> _Texto mostrado_:
════════

Noviembre 2 Lectura: Salmo 102: 1-28
La cruz de Cristo
Meditemos en nuestro Salvador. De él hemos de decir que todos
escondimos el rostro (v. 2; Isaías 53:3) y que
su voz no halló respuesta (v. 2; Mateo 27:46).
A los treinta años el Señor comenzó su ministerio, y a los treinta y
tres, los hombres le mataron; con razón sus días fueron como humo, como sombra,
como hierba (vs. 3, 11).
El Señor en la cruz sufrió lo indescriptible: En lo físico, sus huesos
los sentía quemados y pegados a su carne (vs. 3, 5), seguramente los estragos que
causaban la muerte por crucifixión, en la postura que tenían y la violencia con
que eran crucificados, les hacía tener esta sensación. Moralmente su corazón
estaba herido y seco (v. 4). Sin embargo, estamos seguros que estuvo siempre inflamado de amor por su
criatura.

════════

> _Material proporcionado_:
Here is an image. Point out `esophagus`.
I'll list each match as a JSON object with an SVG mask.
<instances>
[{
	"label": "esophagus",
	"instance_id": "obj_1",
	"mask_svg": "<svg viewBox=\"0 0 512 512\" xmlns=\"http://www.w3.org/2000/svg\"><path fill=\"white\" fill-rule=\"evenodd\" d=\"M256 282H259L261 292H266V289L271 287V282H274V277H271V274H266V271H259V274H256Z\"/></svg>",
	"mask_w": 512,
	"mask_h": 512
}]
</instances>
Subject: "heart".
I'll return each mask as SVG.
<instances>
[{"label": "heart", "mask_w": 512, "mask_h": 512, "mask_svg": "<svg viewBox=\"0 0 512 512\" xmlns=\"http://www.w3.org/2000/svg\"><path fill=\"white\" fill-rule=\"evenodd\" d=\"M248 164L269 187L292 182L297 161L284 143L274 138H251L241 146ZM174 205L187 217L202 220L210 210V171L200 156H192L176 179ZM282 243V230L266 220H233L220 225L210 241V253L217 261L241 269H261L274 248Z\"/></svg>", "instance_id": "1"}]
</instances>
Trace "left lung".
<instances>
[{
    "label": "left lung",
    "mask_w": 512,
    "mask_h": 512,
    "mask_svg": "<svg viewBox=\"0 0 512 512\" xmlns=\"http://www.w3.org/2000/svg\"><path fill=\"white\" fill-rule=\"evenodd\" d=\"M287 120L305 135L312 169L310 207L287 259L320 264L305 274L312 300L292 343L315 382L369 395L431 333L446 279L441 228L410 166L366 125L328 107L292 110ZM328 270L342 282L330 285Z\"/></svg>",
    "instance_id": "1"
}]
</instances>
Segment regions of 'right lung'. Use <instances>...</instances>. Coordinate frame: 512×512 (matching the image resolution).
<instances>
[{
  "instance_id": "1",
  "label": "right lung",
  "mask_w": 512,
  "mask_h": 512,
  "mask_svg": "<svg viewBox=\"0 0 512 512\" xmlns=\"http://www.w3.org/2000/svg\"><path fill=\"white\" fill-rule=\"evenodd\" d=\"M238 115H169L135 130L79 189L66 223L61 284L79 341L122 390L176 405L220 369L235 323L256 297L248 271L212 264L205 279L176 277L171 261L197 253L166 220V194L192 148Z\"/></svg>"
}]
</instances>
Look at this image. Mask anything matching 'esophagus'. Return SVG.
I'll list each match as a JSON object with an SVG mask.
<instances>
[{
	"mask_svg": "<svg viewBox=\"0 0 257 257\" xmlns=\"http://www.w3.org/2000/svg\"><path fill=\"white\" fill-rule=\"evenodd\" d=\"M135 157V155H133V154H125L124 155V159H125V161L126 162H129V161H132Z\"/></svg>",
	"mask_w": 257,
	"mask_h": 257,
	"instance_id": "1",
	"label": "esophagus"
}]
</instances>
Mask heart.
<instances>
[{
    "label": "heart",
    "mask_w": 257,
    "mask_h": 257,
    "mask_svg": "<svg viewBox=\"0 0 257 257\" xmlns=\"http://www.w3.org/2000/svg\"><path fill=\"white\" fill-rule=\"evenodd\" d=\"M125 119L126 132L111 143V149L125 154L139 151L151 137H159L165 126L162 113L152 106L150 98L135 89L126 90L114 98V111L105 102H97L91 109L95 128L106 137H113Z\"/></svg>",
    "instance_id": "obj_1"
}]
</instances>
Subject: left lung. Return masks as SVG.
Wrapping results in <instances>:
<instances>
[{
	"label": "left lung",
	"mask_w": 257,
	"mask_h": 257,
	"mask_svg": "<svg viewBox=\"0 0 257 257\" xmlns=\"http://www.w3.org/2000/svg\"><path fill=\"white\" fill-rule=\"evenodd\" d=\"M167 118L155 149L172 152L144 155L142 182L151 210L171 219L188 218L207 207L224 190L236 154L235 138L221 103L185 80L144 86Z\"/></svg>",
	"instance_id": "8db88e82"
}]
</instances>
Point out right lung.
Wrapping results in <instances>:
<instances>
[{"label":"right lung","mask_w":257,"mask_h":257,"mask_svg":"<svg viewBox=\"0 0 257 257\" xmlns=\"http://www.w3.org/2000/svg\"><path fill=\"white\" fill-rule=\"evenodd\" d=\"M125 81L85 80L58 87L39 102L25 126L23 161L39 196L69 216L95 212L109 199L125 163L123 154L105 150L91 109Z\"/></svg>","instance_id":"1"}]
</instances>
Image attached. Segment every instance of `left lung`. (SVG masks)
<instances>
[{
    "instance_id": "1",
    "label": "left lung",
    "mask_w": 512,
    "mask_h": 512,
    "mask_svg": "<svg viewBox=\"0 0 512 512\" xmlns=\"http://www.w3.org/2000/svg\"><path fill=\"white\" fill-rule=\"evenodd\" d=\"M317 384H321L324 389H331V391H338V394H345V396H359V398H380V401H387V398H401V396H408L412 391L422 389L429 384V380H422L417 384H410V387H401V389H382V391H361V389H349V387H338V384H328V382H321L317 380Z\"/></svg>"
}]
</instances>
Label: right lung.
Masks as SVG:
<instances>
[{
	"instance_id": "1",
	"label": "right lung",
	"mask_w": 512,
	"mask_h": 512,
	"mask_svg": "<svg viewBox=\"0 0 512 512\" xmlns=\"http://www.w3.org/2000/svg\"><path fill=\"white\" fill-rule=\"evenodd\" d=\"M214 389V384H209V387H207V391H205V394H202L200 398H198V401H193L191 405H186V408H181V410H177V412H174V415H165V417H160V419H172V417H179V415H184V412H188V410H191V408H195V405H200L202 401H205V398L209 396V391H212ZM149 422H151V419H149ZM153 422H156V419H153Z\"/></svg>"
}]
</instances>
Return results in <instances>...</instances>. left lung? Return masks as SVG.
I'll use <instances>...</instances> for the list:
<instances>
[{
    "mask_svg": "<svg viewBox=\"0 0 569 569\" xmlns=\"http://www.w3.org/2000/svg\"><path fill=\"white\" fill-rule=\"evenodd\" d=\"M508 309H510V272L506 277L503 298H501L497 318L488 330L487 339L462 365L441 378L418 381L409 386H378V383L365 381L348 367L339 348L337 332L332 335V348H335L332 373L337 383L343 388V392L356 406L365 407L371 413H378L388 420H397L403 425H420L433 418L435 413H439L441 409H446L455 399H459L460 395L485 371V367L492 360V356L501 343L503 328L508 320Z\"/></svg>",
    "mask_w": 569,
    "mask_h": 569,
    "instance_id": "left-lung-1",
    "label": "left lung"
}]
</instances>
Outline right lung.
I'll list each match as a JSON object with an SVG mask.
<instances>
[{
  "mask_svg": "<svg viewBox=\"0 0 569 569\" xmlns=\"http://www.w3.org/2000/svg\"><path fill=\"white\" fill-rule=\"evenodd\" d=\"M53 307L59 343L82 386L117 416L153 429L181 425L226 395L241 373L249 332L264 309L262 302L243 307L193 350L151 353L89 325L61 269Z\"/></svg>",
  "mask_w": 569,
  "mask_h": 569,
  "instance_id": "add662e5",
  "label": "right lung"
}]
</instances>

════════

> _Tareas del ejercicio_:
1. Extrae de los registros cada línea que contenga la cadena "esophagus". Distingue entre mayúsculas y minúsculas.
2. Retoma la meditación sobre la cruz de Cristo a partir de su última oración y escribe unas cuantas oraciones más.

> _Respuestas esperadas_:
1.
Here is an image. Point out `esophagus`.
	"label": "esophagus",
Look at this image. Mask anything matching 'esophagus'. Return SVG.
	"label": "esophagus"

2.
Como el pelícano, como el búho y como el pájaro solitario. Nótese lo
que caracteriza a estas tres aves: la soledad. El Señor, en Getsemaní y en el
Gólgota, estuvo solo como en un desierto, en inmensa soledad y así solitario,
sufrió la muerte de cruz (vs. 6, 7).
Los soldados romanos, los principales, el pueblo, pero también usted y
yo, afrentamos al Señor, nos enfurecimos contra él (¿cuántas veces lo ha hecho
cuando le hablan de su bendita persona?), conjuramos, de tal manera que la
satisfacción de sus necesidades básicas fue con lágrimas (vs. 8-11). Medite
usted en el resto de la porción; encontrará que el Señor vive (vs. 12- 14); evangelismo
(vs. 15-22); eternidad y esperanza
(vs. 25-28). Demos gracias.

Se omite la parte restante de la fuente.